Non sono affatto sicura che i cosiddetti dirigenti del partito democratico che stanno prendendo in queste ore decisioni importanti si rendano conto fino in fondo della responsabilità che un giorno sarà loro addossata: non soltanto di aver contribuito al fallimento e poi allo sfascio del Pd, partito che doveva rappresentare il vanto dell’avvenuto rinnovamento del centro sinistra, ma, colpa assai più seria, di aver cancellato in una fase così grave, quel poco di opposizione anche se troppo debole e impacciata al governo di Berlusconi.

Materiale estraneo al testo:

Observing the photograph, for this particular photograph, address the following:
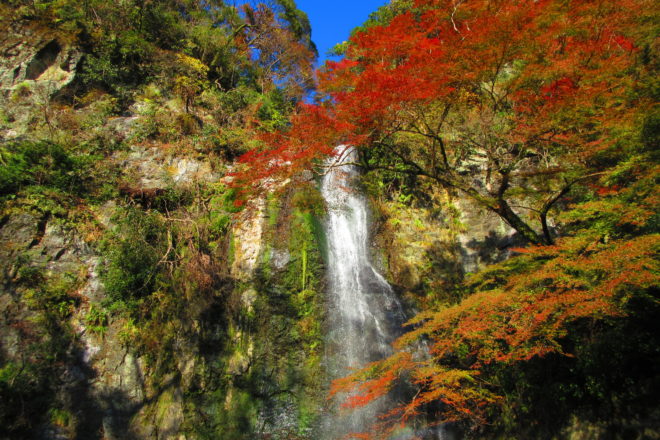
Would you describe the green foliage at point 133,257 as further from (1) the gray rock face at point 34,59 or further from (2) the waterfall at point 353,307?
(1) the gray rock face at point 34,59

Non credo infatti che come ci insegnano storici e costituzionalisti che hanno condiviso il manifesto di Libertà e Giustizia “Rompiamo il silenzio”, non credo che una democrazia possa vivere senza che nel Paese e nel Parlamento che lo rappresenta vi sia una opposizione degna di questo nome. L’assenza dell’opposizione non può non provocare esiti nefasti: cresce la volontà di onnipotenza di colui o coloro che governano, produce forme pericolose di “ribellismo” o di leaderismo demagogico.
Lo sfascio del Pd sta provocando un passo ulteriore sulla via di quella deriva nemica della democrazia che Gustavo Zagrebelsky ha per primo intuito e così appassionatamente denunciato.
Il Paese non se ne rende conto? Il Paese sorride ai lazzi di quegli esponenti della maggioranza che vengono costantemente mandati in Tv a deridere chi si prova a parlare ancora di giustizia per pochi (“una legge per quattro”, dice Benigni del lodo Alfano ), di conflitto di interessi, di Parlamento esautorato, di giornalisti intimiditi dal carcere, ed editori dalle sanzioni e così via.